------ Provided material

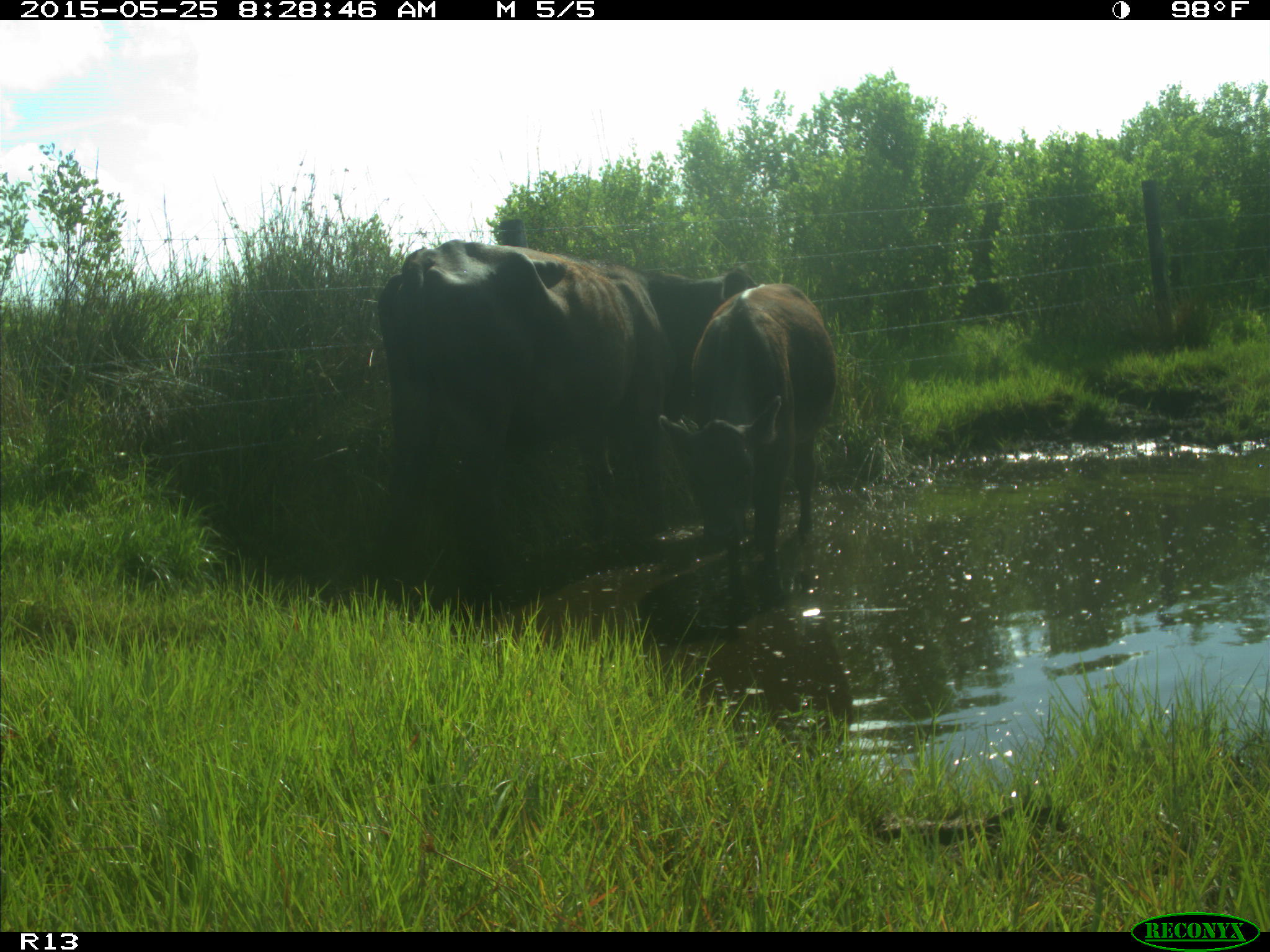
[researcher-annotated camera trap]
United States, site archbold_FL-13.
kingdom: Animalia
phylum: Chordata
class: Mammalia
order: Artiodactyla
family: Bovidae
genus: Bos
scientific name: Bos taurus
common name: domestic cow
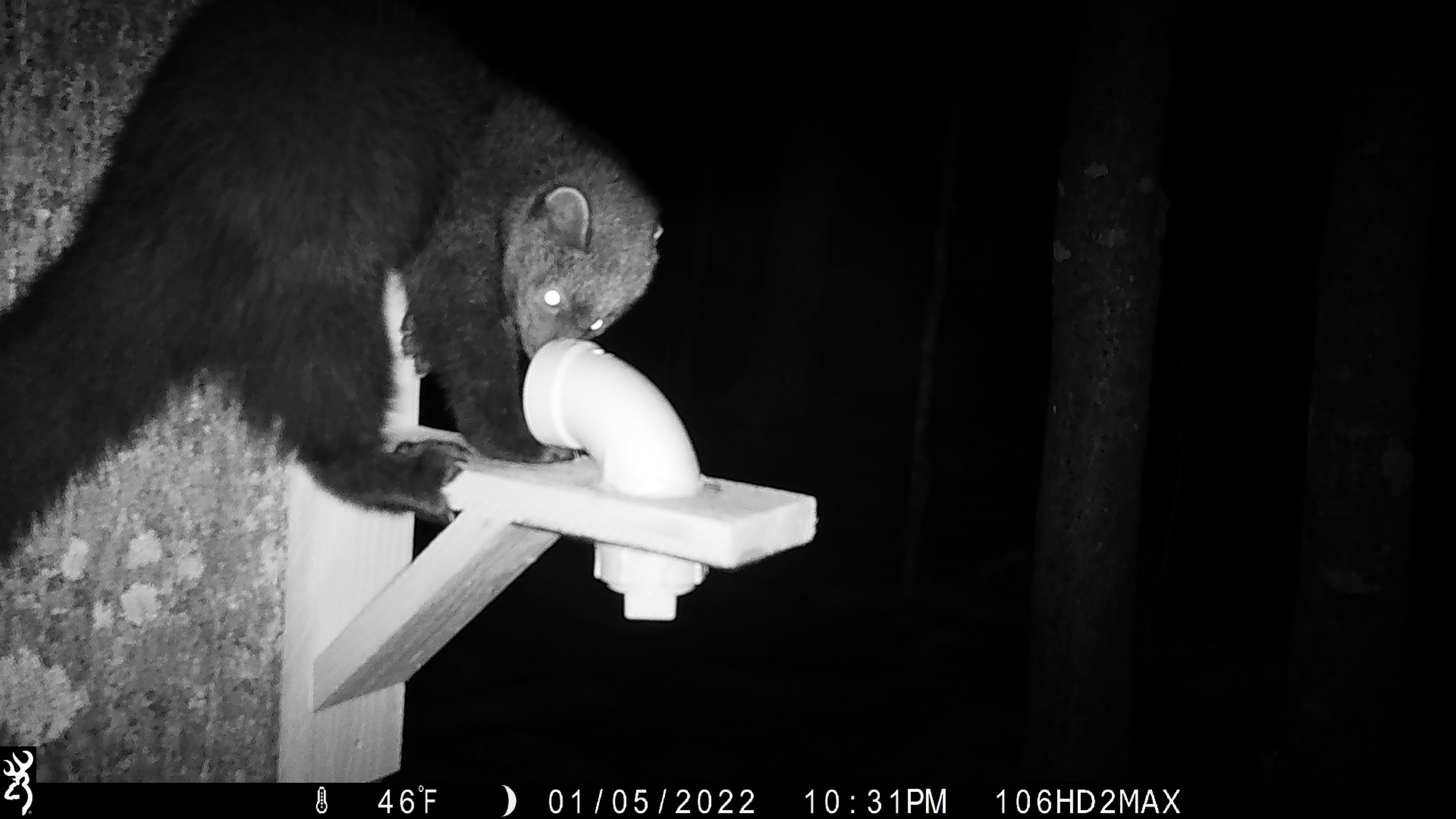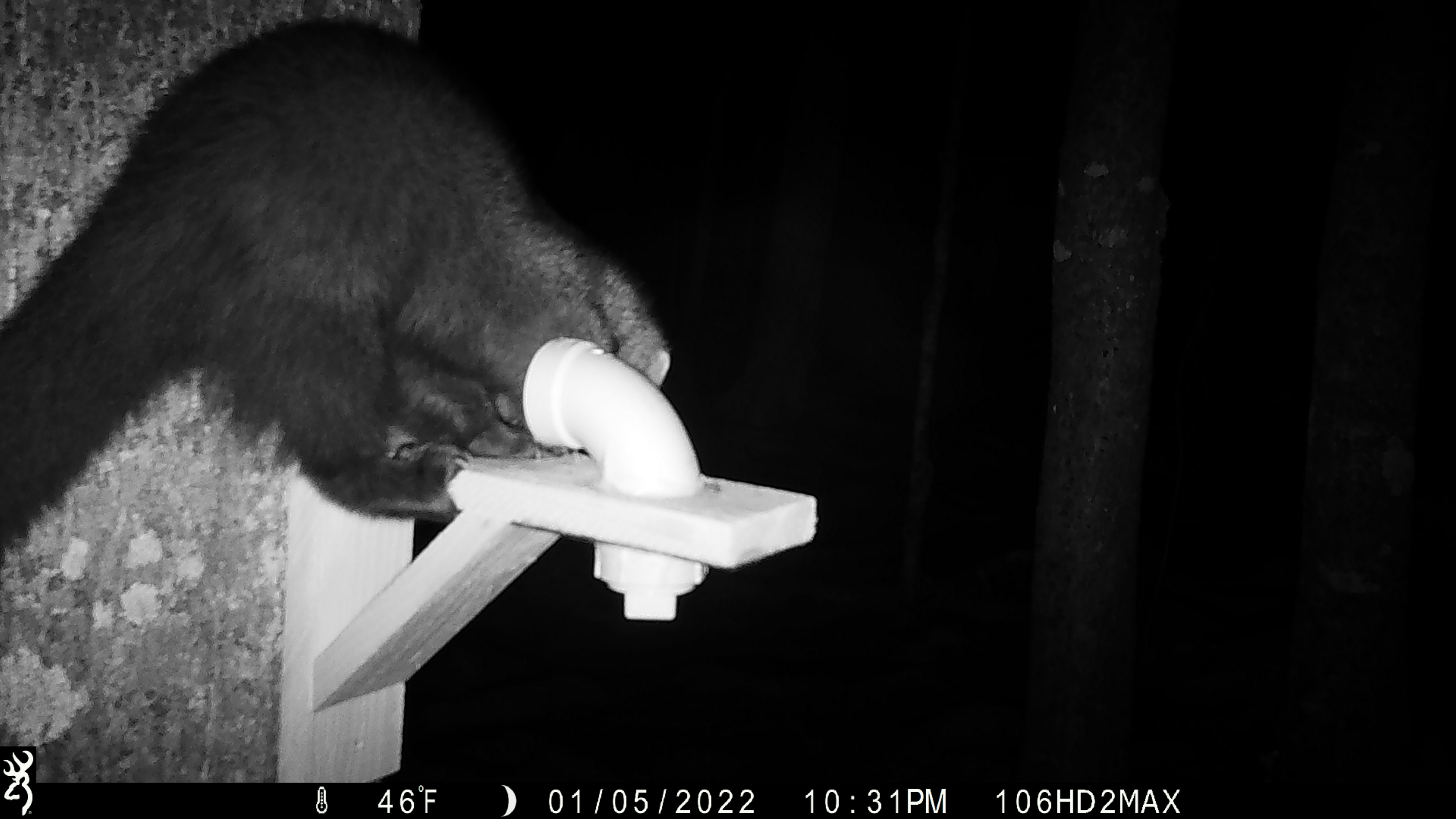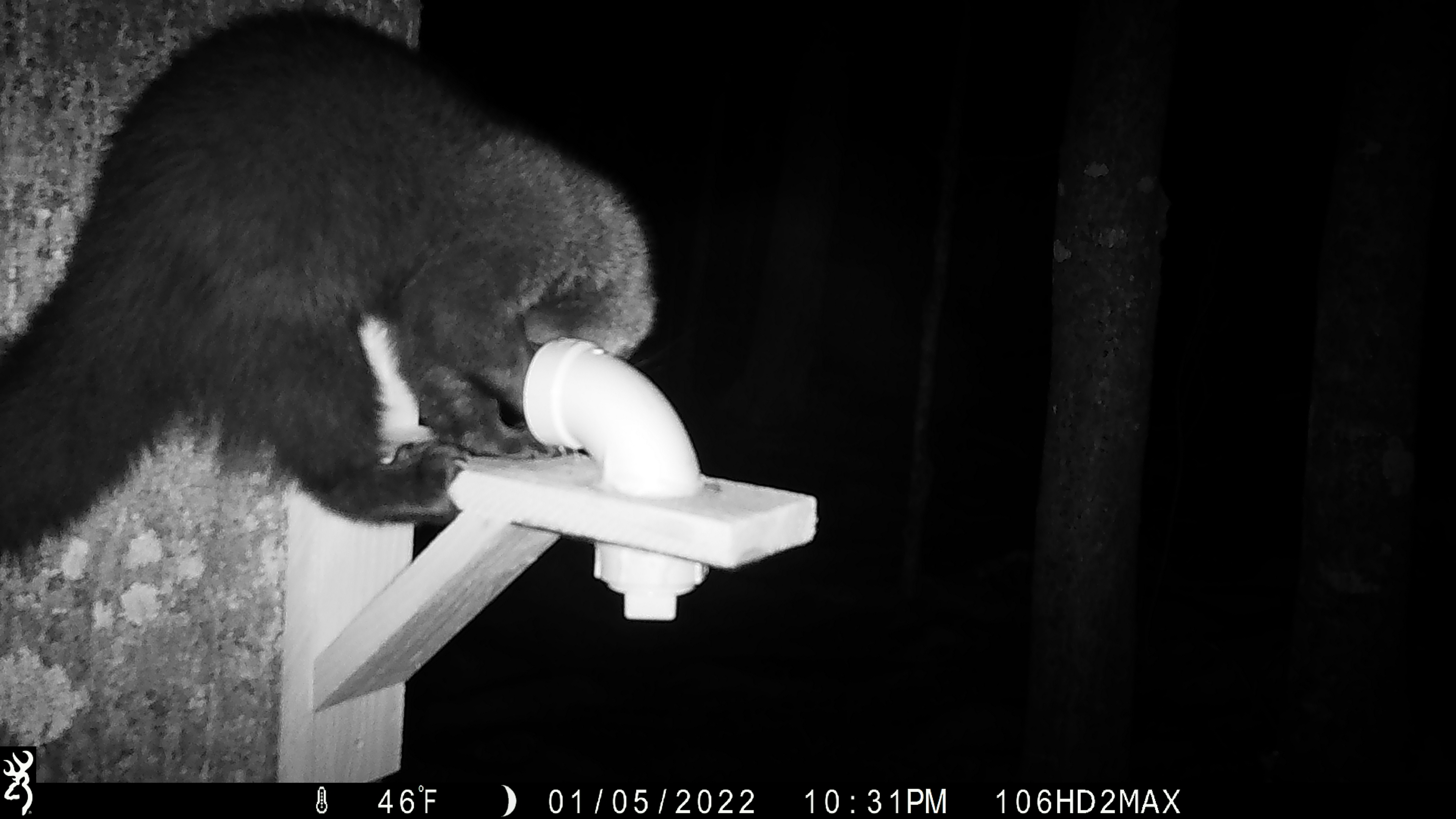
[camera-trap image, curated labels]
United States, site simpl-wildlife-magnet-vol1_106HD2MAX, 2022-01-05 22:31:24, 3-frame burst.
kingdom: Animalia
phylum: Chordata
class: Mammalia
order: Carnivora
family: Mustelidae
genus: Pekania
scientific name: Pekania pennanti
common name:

------------

— What you will do —
Which lines of the material contain the string "site"? List each of them.

— Solution to this task —
United States, site archbold_FL-13.
United States, site simpl-wildlife-magnet-vol1_106HD2MAX, 2022-01-05 22:31:24, 3-frame burst.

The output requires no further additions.